Supriaga

Supriaga

 

(in the original sense, “a yoked pair,” or “married couple,” “conjugality”), a traditional form of labor cooperation and mutual assistance among peasants in Russia. Similar forms of labor cooperation were also common in other countries during precapitalist stages of development.

In supriaga, the draft animals, equipment, and labor power of several households were pooled in order to perform certain kinds of agricultural work in common. Supriaga was especially widespread on cleared woodland, on virgin and long-fallow lands, and in areas in which heavy soils necessitated heavy plows pulled by several pairs of oxen or horses. With the development of commodity production and social stratification of the peasantry, supriaga died out and disappeared. The “yoking” of the labor power of the village poor to the means of production of kulak households turned supriaga into a kind of one-sided exploitation of others’ labor.

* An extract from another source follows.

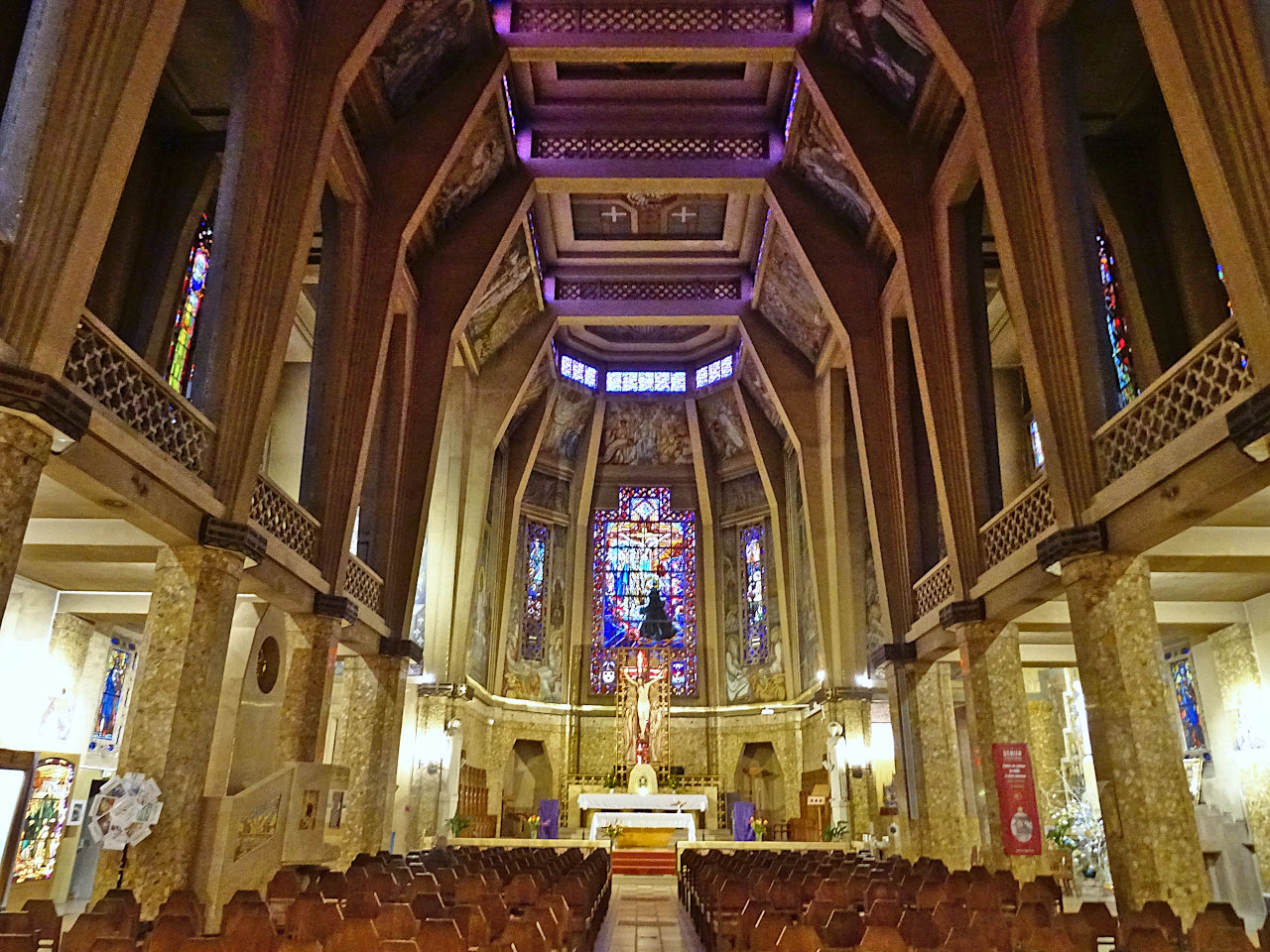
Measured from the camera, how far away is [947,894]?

In Russia, supriaga survived until the October Revolution. After 1917 it was widely used in agricultural areas, serving as an effective means of overcoming wartime devastation and restoring the peasant economy. Just before the collectivization of agriculture in the USSR, “contract groups” of poor and middle peasants made their appearance. In these groups, the Soviet state, through equipment rentals and seed loans, ensured the contribution of the poor. In this period the traditional form of mutual labor assistance greatly helped limit kulak exploitation and inculcate collectivist habits among the peasants. With the onset of all-out collectivization, supriaga ceased to be of importance.